Wenn IBMs Watson Programm seltene Krankheiten schneller diagnostiziert als hoch qualifizierte Ärzte, braucht man nicht viel Phantasie, um sich vorzustellen, was den Verwaltungen durch intelligente Algorithmen droht. Denn ein Algorithmus füllt einen Antrag nicht nur schneller aus, sondern auch fehlerfrei. Und das rund um die Uhr und ohne Krankheitstage oder Fortbildungen. Was bedeutet das für die großen Verwaltungskomplexe von Kirche, Caritas und Diakonie? Und was bedeutet das für das örtliche Gemeindebüro, wenn Taufurkunden schnell ausgedruckt, Anmeldungen zum Firm- oder Konfirmandenunterricht online gestellt und Informationen via Chatbot abrufbar sind? Und wir sprechen hier über Technologien, die so schon alle existieren und genutzt werden!
Nicht umsonst geht in den nicht-kirchlichen Medien der Begriff Digitalisierung einher mit den Begriffen Disruption, Automation sowie Umbruch. Wir sollten also viel eher darüber reden, wie wir die Digitalisierung in der Kirche gestalten – sowohl was die Kommunikation angeht, als auch, wieviele Anträge wir zukünftig maschinell statt händisch bearbeitet haben wollen. Und nicht nur darüber, ob Gottesdienste für eine ausgewählte kleine Schar auch auf Twitter stattfinden können.
Warum ist das wichtig?
Digitalisierung auf Social Media zu begrenzen ist ungefähr so, als würde man Uber lediglich als ein via Facebook bestelltes Taxi betrachten. Dabei nutzt Uber moderne Techniken, um das Taxi-Gewerbe neu zu denken – ohne das Taxi-Gewerbe. Genauso wie Foodora bei Lebensmittel-Kurieren.
Als Agentur telos communication haben wir einen Partner, der genau in diesem Feld aktiv ist, nämlich Digitalisierung für Kirche zu denken. Resultat ist eine Cloud basierte All-in-One-Lösung, die Gemeinden die Verwaltungsarbeit und Kommunikation vereinfacht und so mehr Zeit für das Wesentliche lässt: Gemeinde. Anmeldeformulare können einfach online eingereicht werden, Räume und Ressourcen von überall aus geplant werden sowie Aufgaben in Teams verteilt werden – alles ohne Zeiträuber. Wir sind stolz darauf, mit einem Partner wie ChurchDesk zusammenarbeiten zu dürfen, denn genau das sind die Facetten, die Digitalisierung bedeuten wird – auch wenn sich der Themenkomplex Social Media einfacher beherrschen lässt. Sowohl vom Wohlfühlfaktor als auch von der Diskussion her. Denn eine Diskussion um digitale Umbrüche gefährdet Personen und Personalstellen, eine Diskussion um Social Media nicht.

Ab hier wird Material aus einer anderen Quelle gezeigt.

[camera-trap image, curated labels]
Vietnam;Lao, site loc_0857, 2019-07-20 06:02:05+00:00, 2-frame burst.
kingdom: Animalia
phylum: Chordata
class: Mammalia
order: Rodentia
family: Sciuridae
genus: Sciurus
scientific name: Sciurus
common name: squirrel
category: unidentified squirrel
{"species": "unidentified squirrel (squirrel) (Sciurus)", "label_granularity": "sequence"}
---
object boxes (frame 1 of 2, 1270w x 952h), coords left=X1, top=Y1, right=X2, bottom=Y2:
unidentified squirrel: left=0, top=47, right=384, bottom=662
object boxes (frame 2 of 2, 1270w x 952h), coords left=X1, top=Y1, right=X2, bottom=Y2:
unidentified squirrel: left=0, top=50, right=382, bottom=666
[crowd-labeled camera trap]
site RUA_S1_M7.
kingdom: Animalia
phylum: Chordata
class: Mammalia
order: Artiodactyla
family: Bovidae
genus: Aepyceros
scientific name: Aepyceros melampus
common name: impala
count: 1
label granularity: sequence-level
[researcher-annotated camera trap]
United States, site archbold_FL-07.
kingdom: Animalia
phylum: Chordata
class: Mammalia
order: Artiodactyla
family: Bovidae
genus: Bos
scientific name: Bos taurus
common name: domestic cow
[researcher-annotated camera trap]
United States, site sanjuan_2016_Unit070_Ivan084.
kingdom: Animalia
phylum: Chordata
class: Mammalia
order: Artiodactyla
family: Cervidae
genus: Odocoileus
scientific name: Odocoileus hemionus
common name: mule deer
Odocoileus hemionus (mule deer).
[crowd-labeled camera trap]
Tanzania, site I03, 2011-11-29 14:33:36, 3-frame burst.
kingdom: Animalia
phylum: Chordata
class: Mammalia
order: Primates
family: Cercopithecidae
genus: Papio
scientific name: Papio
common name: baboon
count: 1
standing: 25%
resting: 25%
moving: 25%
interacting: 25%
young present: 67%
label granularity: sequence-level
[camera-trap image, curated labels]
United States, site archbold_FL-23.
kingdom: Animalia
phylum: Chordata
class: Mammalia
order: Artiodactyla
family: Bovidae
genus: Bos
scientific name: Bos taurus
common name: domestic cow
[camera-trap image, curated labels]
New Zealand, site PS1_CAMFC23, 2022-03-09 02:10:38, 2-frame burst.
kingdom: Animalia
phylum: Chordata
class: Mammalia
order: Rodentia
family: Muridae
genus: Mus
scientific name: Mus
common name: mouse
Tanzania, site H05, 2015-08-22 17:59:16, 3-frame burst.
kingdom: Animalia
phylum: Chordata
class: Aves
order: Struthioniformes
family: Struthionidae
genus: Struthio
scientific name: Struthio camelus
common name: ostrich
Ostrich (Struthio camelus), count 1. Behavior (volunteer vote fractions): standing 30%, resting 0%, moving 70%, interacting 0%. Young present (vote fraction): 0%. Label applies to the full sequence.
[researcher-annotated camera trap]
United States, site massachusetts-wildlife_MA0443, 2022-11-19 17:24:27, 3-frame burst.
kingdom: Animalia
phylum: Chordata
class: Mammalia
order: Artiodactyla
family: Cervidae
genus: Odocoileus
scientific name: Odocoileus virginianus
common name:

Was kann man aus der Diskussion für die kirchliche Kommunikation lernen?
Die kommunikativen Chancen durch die Digitalisierung sind riesig. Ja, auch bei Social Media. Nein, nicht nur dort. Klar, man kann Gottesdienste live bei Facebook streamen. Oder aber auch via Skype-Anruf für kranke Gemeindemitglieder. Man kann via Twitter zum Gemeinde-Ausflug einladen. Oder aber über Newsletter ein Anmeldeformular senden – und so nie wieder Laufzettel in Gemeindezentren aushängen und händisch übertragen müssen. So macht man es nicht nur der Zielgruppe viel einfacher (die Öffnungszeit des Gemeindehauses bzw. -amts ist so nicht mehr wichtig), sondern nimmt auch seinen Angestellten viel Arbeit ab. Bei einem angerechneten Wert von mindestens 50€ je Pfarrer-Arbeitsstunde eine Investition, die sich zudem schnell bezahlt macht.
Für die kirchliche Kommunikation ist daher nicht das Ob wichtig, sondern das Was? Mit welchen Mitteln können wir effizient und effektiv als Gemeinde kommunizieren und unsere Gemeindemitglieder mitten in ihrem Leben abholen? Wie bauen wir für sie Hürden ab, vereinfachen Ihnen Zugänge und geben Ihnen Impulse mit? Wenn das mitgedacht wird, kann Kirche tatsächlich die Digitalisierung nutzen, um Ihre Relevanz auszubauen. Denn die Bevölkerung ist tatsächlich schon mitten in der Digitalisierung. Die Frage ist nur, wie weit gehen wir mit?